Statements from Moscow downplaying the enhanced military assistance, exploiting the hesitancy of the US administration, and taking advantage of existing Russian military facilities in Syria could "cloak [Russia's] action in ambiguity and slow any US reaction," says Mr. White.

"My sense is that unless the Russians drop a Guards Airborne Division into Idlib, the administration won't do much," he says. "It will study the problem, send Kerry to meet Lavrov, threaten sanctions, and then conclude that what the Russians are doing is really not much different to what they have done in the past, and after all Syria is a sovereign country."

Russian reliance on Assad

Syria’s relationship with Russia reaches back to the Soviet era. Russia continues to operate a small naval depot at Tartus on the Mediterranean coast, one of only two warm water facilities for the Russian Navy.

“Currently, the Russians believe that it’s only Assad that can guarantee the survival of Syria as a state,” says Nikolay Kozhanov, a fellow at the Russia and Eurasia program at the London-based Chatham House and nonresident fellow at Carnegie Moscow Center. “And given the difficult situation on the fronts, definitely the increased [military] supplies is one of the measures taken by the Russians to guarantee his survival.”

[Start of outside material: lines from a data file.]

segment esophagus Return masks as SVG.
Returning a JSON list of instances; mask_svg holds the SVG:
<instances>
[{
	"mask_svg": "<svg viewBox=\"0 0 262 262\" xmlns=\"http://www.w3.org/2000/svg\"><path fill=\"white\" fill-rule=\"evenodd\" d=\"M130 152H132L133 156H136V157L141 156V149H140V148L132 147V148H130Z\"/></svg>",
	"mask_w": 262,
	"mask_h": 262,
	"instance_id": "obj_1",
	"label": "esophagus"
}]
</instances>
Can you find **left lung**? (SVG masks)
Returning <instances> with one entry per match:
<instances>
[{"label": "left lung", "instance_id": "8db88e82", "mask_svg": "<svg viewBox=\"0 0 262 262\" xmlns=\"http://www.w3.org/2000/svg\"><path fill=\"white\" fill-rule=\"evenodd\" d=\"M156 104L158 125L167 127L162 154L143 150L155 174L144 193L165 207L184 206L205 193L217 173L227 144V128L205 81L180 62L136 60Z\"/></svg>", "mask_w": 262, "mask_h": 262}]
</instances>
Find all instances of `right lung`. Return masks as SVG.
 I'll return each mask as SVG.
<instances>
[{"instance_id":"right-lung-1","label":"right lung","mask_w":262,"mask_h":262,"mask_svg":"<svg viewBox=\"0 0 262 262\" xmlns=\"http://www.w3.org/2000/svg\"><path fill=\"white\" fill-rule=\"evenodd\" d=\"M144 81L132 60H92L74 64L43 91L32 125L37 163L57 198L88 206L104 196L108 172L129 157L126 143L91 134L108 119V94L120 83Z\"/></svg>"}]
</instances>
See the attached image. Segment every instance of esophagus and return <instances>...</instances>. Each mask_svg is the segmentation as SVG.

The Syrian regime has suffered a series of battlefield setbacks this year, losing ground in the north, east, and south. The extremist Islamic State has carved out a huge swathe of territory in the north and east of the country and is inching closer to Damascus. The Syrian military is showing signs of exhaustion after four years of war, and Damascus is increasingly relying on a network of loyalist militias and foreign Shiite fighters from Lebanon, Iraq, and Afghanistan – all supported by Iran, Assad’s other key ally.

Signs of enhanced Russian military support include Syrian TV footage last week of an advanced Russian armored fighting vehicle, carrying markings and a camouflage pattern not normally found on Syrian Army vehicles, in action against rebel forces in Latakia province. Russian voices in the background are believed to belong to the crew of the vehicle.

Other signs include online pictures of a Russian reconnaissance drone allegedly operating in the skies above Idlib province, and an increase in suspected shipments of Russian weaponry to Syria from the Black Sea to the Mediterranean, according to analysts who track maritime traffic. Russian social media sites have carried numerous photographs of Russian soldiers deployed in Syria, not just at the Tartus naval depot but further afield.

Memory of Afghanistan a constraint

Prefabricated housing units for hundreds of people reportedly have been delivered to a military air base at the Basil al-Assad airport, 12 miles south of Latakia in northwest Syria. Agence France Presse quoted US intelligence officials as saying that at least three Russian aircraft have landed at the airport in recent days, two of them giant Antonov 124 cargo planes.

While the heightened activity points to a greater Russian military commitment to the Assad regime, it remains uncertain if it will lead to a sizeable deployment of Russian combat forces. The bloody Soviet occupation of Afghanistan in the 1980s still resonates in Russia and dims support for foreign military engagements, says Mr. Kozhanov.

“There is a possibility that the Russians would use force, but limited to special operations forces. That’s possible under certain conditions, namely if the situation in Syria continues to deteriorate,” he says.

Still, for now, the US is watching Russia’s moves closely and with unease.

“Key will be how the Russian presence develops,” says White, the former DIA analyst. “Right now, it looks mostly like preparations for expanding Russian facilities … and maybe some force protection.... What comes next is the question.”